- Exercise prompt
Copy out the records below, putting "closest" in place of "nearest" and leaving everything else unchanged.

+---+

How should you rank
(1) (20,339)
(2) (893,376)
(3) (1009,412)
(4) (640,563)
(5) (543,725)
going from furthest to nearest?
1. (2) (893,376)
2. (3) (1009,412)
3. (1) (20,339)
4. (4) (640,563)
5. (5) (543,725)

+---+

- Reply to the task
How should you rank
(1) (20,339)
(2) (893,376)
(3) (1009,412)
(4) (640,563)
(5) (543,725)
going from furthest to closest?
1. (2) (893,376)
2. (3) (1009,412)
3. (1) (20,339)
4. (4) (640,563)
5. (5) (543,725)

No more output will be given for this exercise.